Forms via Email and Sneakernet? It Can Get Worse …

January 29, 2007 at 5:09 pm | Posted in Uncategorized | Leave a comment

I thought we were in the final days of poor integration of web-based direct customer interaction with business processes.  You know – the days when you’d fill out an online form that would just get turned into an email to someone who would then print it out and put it in a pile with all the other normal forms they process.  Well, I’ve found a company that’s managed to even take that a step backward.

I have been looking for a car battery that seems to be very difficult to find and went to the “parts” link on a local dealer’s website.  Below the direct phone number for the parts department is a web form where you can enter all the info on the part you’re looking for along with your email address.  I filled it all out including make, model, part, phone number, and email adddress (I left the VIN blank). Today I got a voicemail message from someone at the dealership saying they got my online form, read the basic info back to me, and gave me the number of the parts department that I should call so they can help me.
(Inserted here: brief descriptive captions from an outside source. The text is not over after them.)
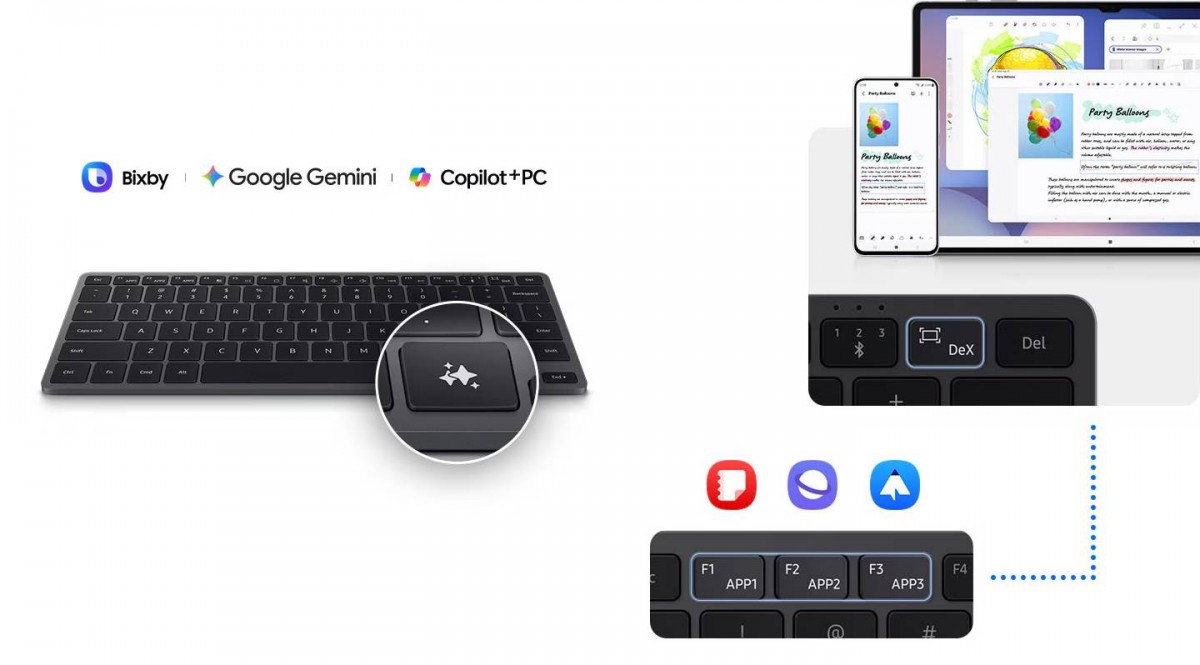 Клавиатура Samsung Smart Keyboard: тонкая, алюминиевая
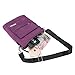 ENKNIGHT Nylon Crossbody Purse Bag for Women Travel Shoulder handbags Purple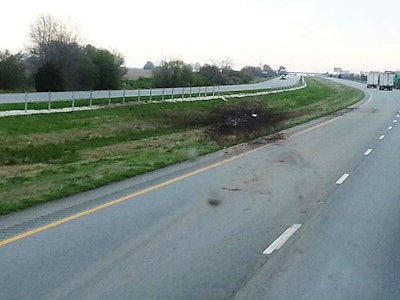 He made a mess of the wire fence.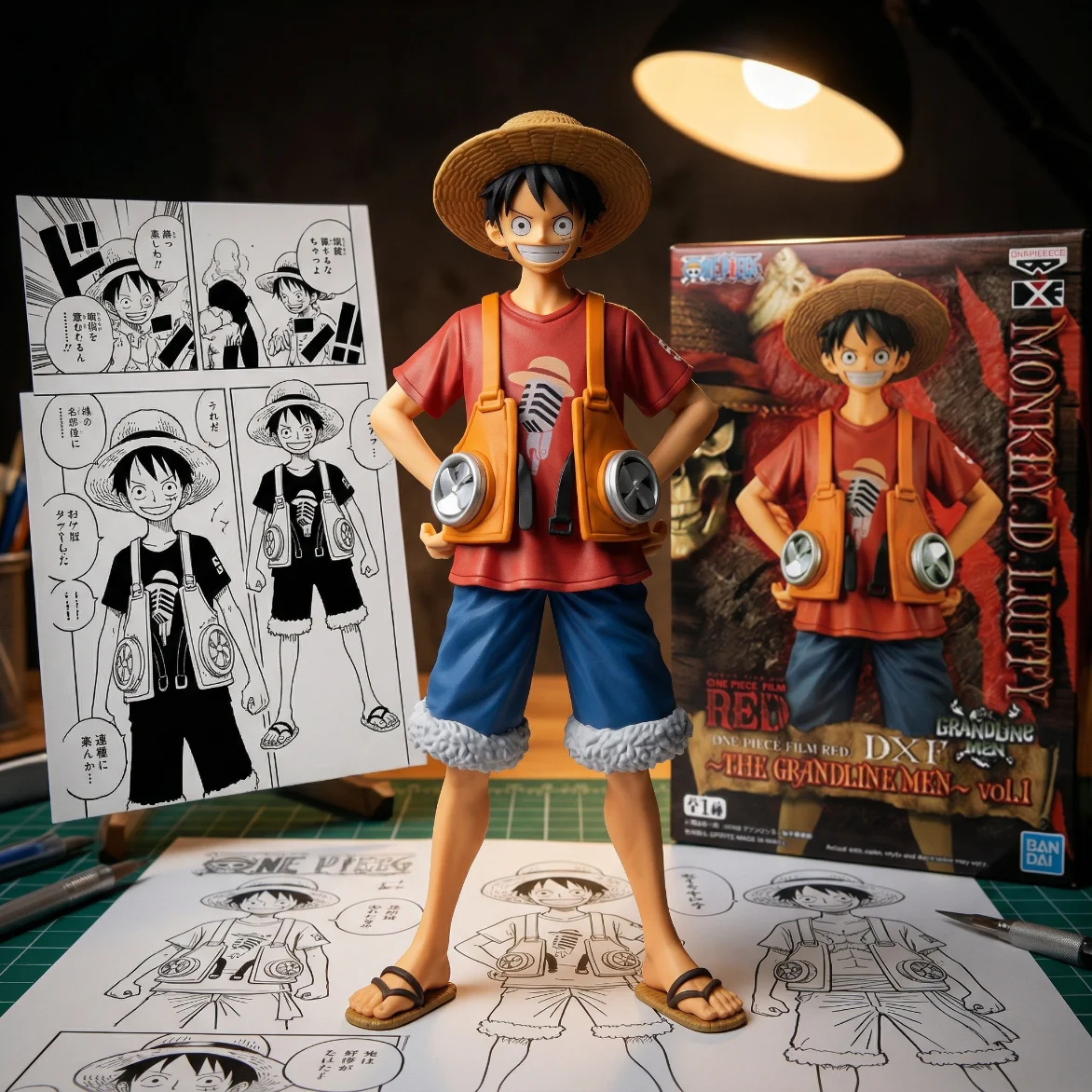 海贼王 RED 路飞-17CM
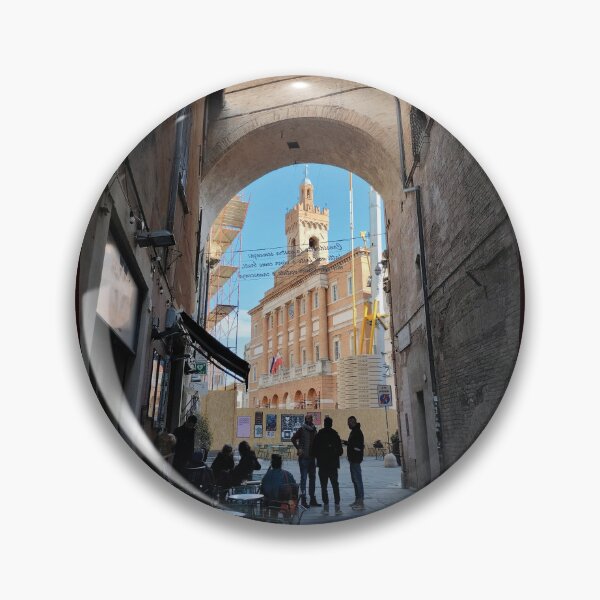 Item preview, View of Foligno's Main Square with Town Hall through an Arch designed and sold by EpicVistas.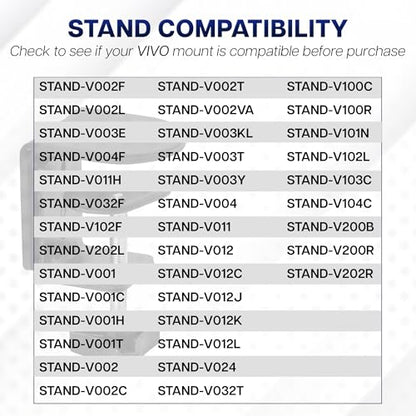 VIVO Heavy Duty Desk Clamp for Monitor Mount Desk Stand, No Scratch Universal Replacement C-clamp, Tabletop Surfaces up to 3.25 inches, Easy Install, Black, PT-SD-CP01A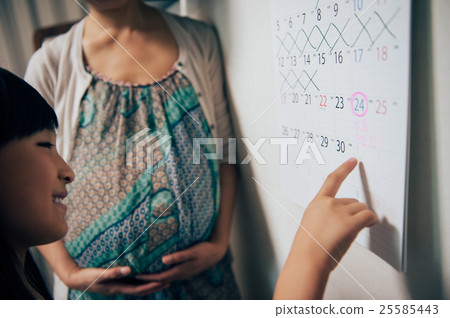 Mother and daughter image 25585443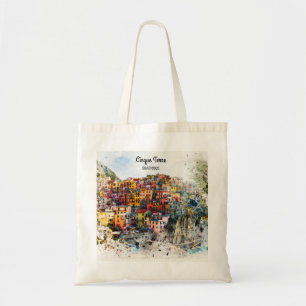 Bolsa Tote Cinque Terre Liguria Itália Cena de Verão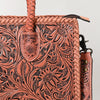 ADBG1131 American Darling Hand Tooled Leather Tote Bag -Western Floral Carved Purse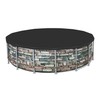 Bestway Round PVC 16 Foot Pool Cover for Above Ground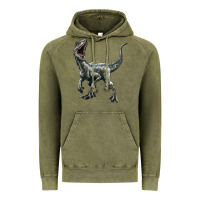 Vintage Olive Velociraptor Vintage Hoodie - LillyAllenDesigns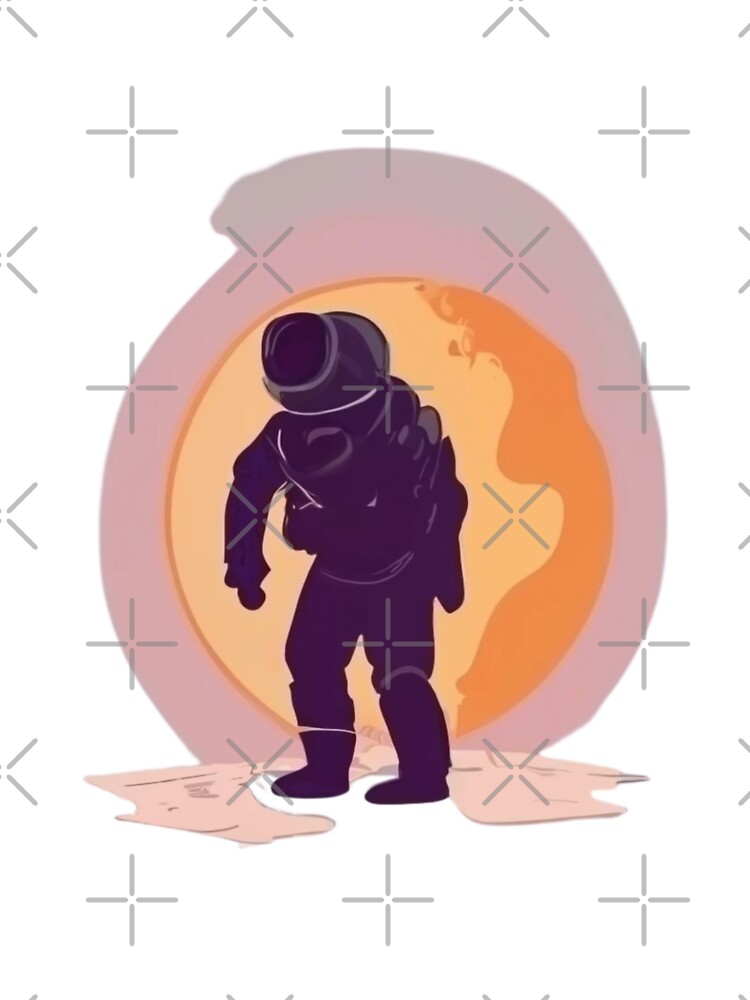 Astronaut Exploring Space/Journey Beyond Earth by Hubert GrafikaExpressArtistry Unisex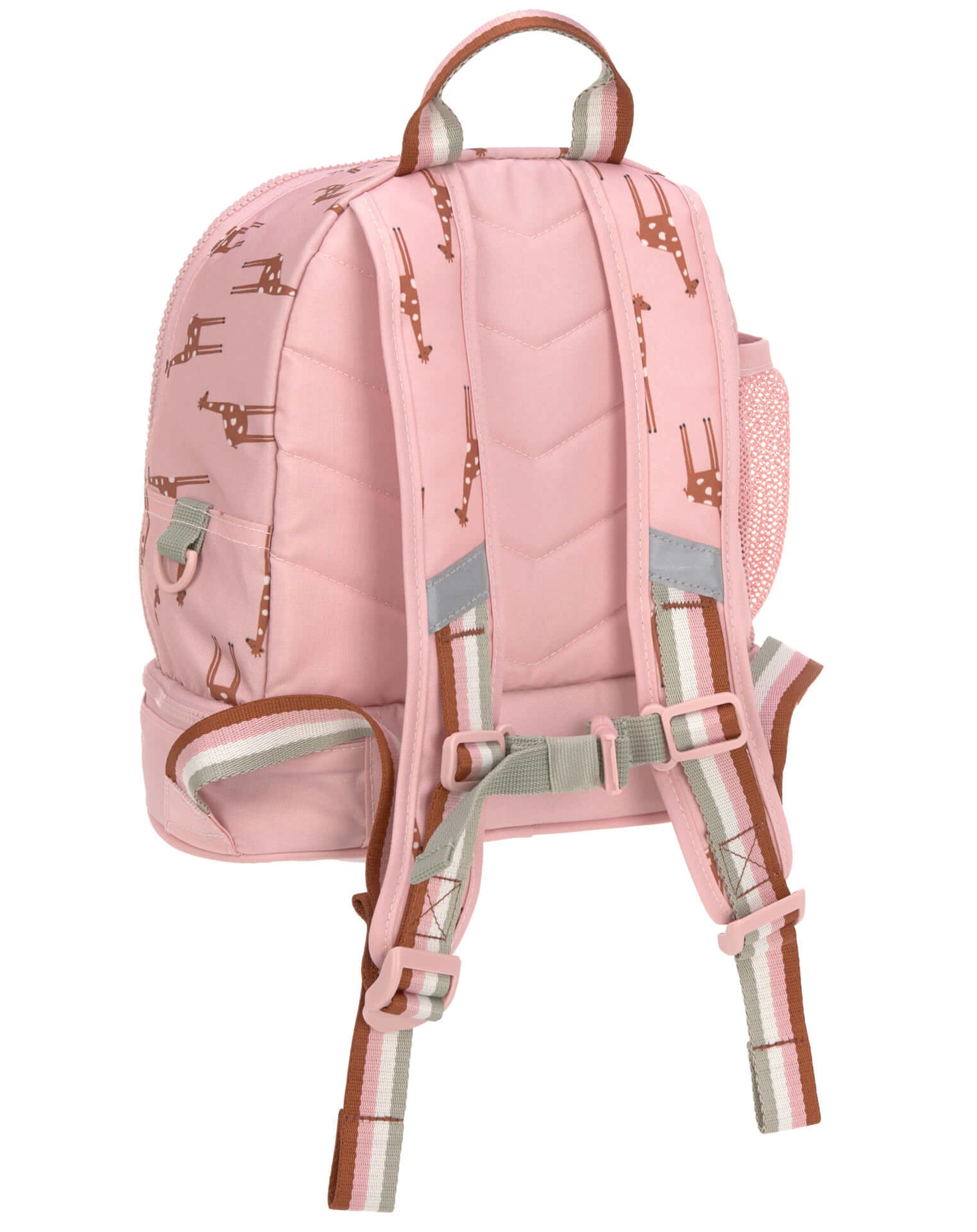 Kindergartenrucksack SAFARI GIRAFFE in rosa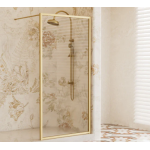 Single Panel With Brushed Gold Framed and support bar-900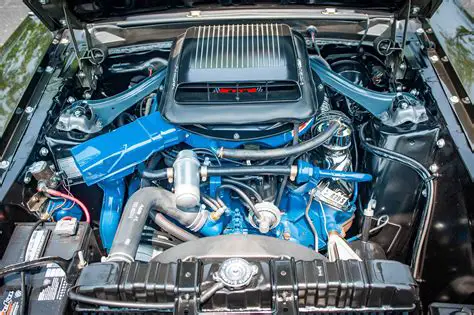 1969 Ford Mustang engine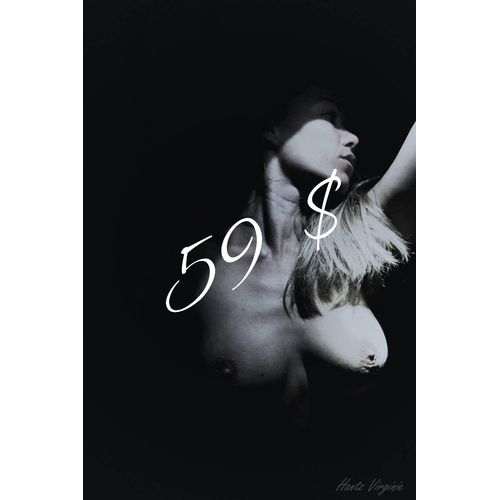 Affiche décorative , femme sexy noir et blanc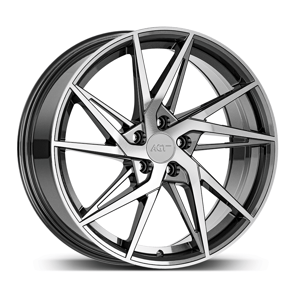 8.0X18" PCD 5X105 AGT Wheels 18259 Fer-R02 ET35 77.20 mm Hyper Black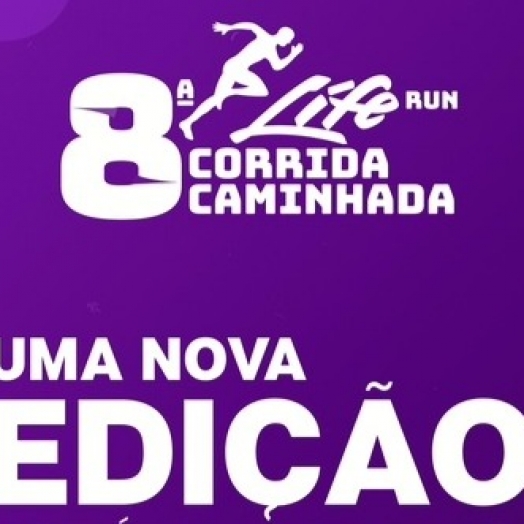 São Miguel do Iguaçu recebe a 8ª edição da tradicional corrida e caminhada Life Run em setembro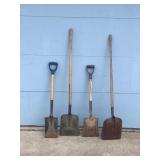 4 - Flat Nose Shovels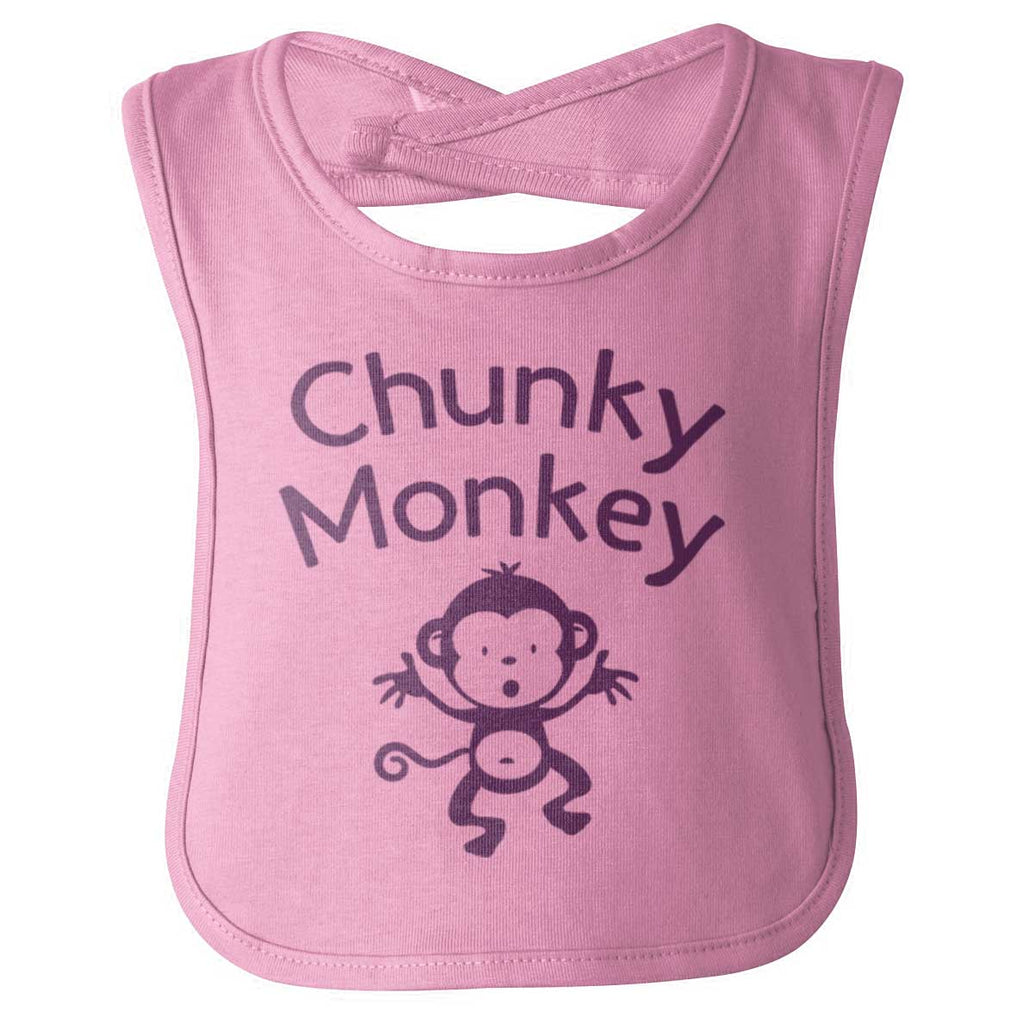 Chunky Monkey Infant Baby Bib-Direct To Garment Print-Brisco Baby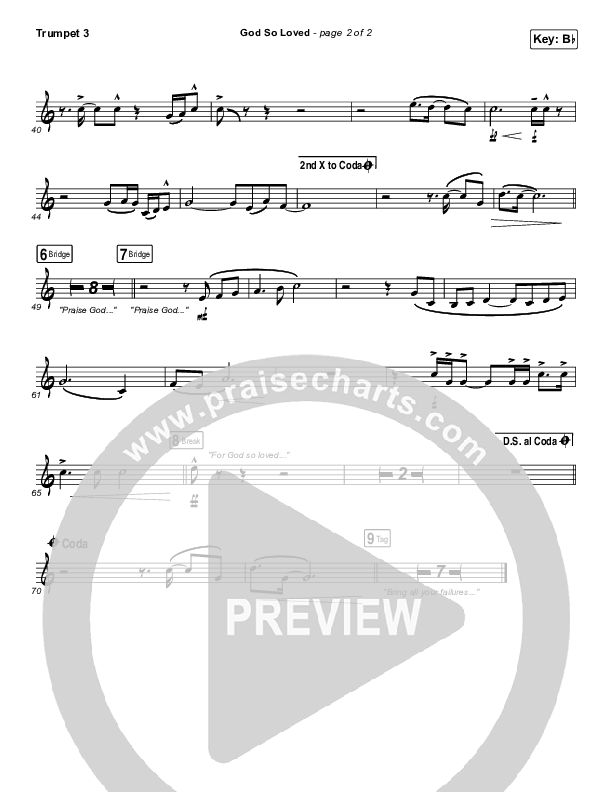 God So Loved (Live) Trumpet 3 (We The Kingdom)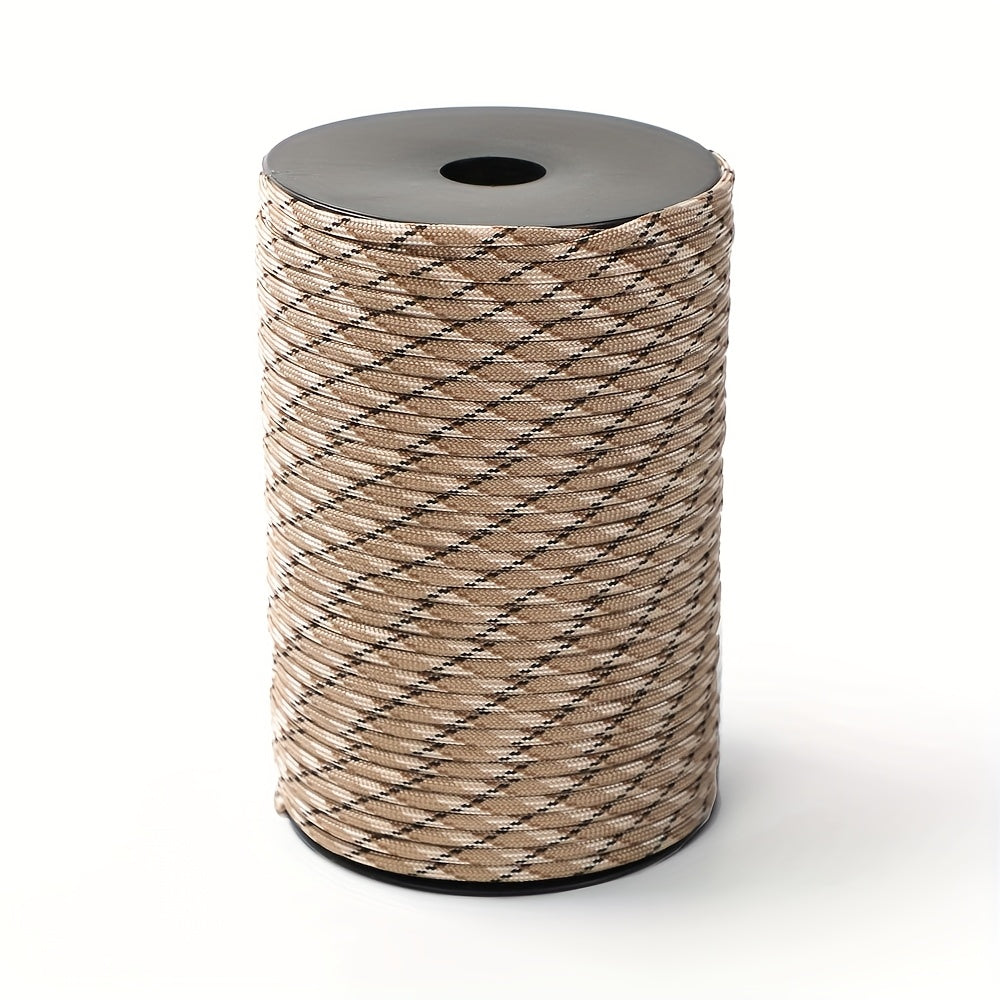 100 Meter Roll Up 328 Foot Nine Core Umbrella Rope With Multiple Colors Suitable For Tent Building, Backpack Storage, Clothes Drying, Bracelet Weaving, Hiking, Camping, Hiking Accessories, Binding Windproof Rope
Boy, it’s tough to even figure out how to optimize that process!  Well, one way would be to have eliminated development of the web form and the callback procedure. That would have saved 100% of the development costs for that feature and yielded 0% difference in actual functionality. Better would be actually having someone in the parts department read the information and call me back with an answer. Guess I’ll have to wait for Web 3.0 for that. In the meantime, I’m going to an old-fashioned garage. No web site, but they seem to have better customer service anyways.

The moral of the story has to do with setting expectations. Web technology often sets high expectations, but poor process integration leaves a company worse off than if they hadn’t done anything at all. I’ll be following up on this thread later this week, but today’s experience provides a good primer on the issue.